Math is a break from the social complexity and uncertainty of everyday life. In a life when anything can happen, we are usually careful with our words around others and worried of how we are perceived by others. Unfortunately, we can never be certain of the impact of our actions and what other people think of us. In the worst case scenario, the consequences of this uncertainty are severe anxiety and depression. There is little we can do to satisfy our need, as humans, for a sense of security and clarity. For me, this is the purpose of math. One of my greatest insecurities in the beginning of college is my social life. I have made friends and can still make friends now, but I worry that it will be hard to make lasting, meaningful relationships with only semester long classes and with so many students on campus. I saw mostly the same people every day for four years in high school, which is plenty of time to make friends. These true friends are people I was fully comfortable with and could express my true self to without judgment. However, in college, I notice that I put on a facade during social interactions. To pretty much everybody I have met so far at Boston College, I deliberately change my personality in hopes that I will be more likeable. I’m worried that if I express my true, sarcastic, controversial self to others at this point, I will be rejected. Even now, I’m uncertain about where I stand socially. This is why I turn to math. While doing problems, there is no uncertainty. I know when I am doing something right or wrong, unlike when I am talking to people. While calculus may be a cause of anxiety for others, it is a treatment for me.
• • •
## Exercise aim
Please carry on the essay above about math as a break from social uncertainty, starting right after its final sentence.

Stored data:
• • •
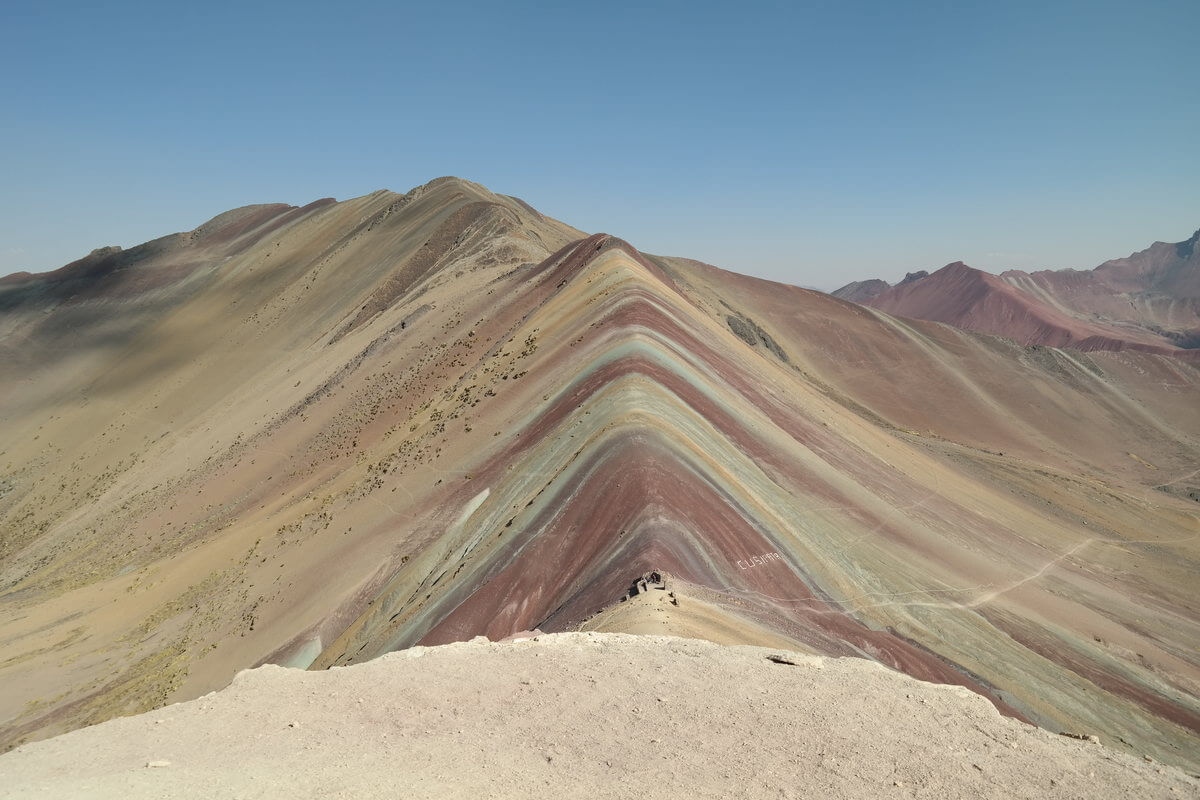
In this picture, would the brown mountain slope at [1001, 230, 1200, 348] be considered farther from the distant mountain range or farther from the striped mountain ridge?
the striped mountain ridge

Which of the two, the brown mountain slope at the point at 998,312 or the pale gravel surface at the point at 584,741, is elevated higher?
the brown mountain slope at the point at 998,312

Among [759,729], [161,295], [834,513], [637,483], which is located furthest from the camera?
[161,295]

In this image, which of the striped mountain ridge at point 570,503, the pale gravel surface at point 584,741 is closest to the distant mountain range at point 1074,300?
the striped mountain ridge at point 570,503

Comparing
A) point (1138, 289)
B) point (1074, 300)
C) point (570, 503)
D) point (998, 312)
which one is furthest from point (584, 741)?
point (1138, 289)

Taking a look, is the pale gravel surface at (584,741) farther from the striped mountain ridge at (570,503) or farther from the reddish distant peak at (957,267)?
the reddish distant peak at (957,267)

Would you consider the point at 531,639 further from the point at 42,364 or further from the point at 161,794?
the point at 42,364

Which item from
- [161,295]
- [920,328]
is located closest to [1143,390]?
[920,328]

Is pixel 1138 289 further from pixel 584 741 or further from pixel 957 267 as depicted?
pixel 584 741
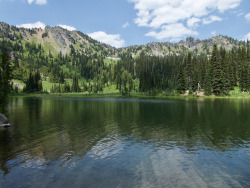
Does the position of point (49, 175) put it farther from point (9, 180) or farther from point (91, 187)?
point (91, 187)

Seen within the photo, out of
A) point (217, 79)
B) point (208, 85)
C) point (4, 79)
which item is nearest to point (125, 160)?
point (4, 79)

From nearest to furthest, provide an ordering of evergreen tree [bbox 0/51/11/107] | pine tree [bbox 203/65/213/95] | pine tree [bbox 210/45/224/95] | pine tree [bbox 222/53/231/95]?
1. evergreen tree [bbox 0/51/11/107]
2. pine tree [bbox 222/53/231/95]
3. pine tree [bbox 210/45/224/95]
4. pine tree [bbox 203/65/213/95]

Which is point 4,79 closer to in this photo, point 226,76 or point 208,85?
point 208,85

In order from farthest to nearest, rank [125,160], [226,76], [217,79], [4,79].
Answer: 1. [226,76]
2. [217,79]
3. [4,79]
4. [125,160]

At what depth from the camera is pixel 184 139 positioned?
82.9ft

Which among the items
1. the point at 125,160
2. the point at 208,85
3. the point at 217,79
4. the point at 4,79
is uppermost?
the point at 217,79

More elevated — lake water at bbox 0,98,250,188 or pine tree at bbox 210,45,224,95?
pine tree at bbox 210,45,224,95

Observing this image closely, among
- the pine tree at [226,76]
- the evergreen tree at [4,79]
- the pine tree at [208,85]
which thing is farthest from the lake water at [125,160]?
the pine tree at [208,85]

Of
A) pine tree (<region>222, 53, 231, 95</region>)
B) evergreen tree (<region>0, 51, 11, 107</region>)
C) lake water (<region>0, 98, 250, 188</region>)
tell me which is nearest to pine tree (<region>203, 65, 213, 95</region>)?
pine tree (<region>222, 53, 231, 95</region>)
• • •
## Response
Even for those who are not particularly enthralled by math, it is important to have somewhere to go that has value and meaning to oneself. For someone else, literature is a critical component of everyday life. To another, snowboarding provides a sense of purpose in the world. We do not have to be limited by our own mentality. Jess is one of the most adventurous people I know. Some of her stories while hiking or living in Spain by herself are truly incredible. Lately, she seems to be stressed out over the amount of homework she has every night and the difficulty of the classes she is taking. I remember last year she was surprised when she saw that she was accepted to BC. I know she feels as though she does not deserve to be here. Somebody that climbs huge mountains on a regular basis and lived in a completely unfamiliar country without guidance is letting herself be held back by a biology lab. If she just remembers the mountains, she will realize that she has the capability to succeed here. I believe more of us need to find our mountains.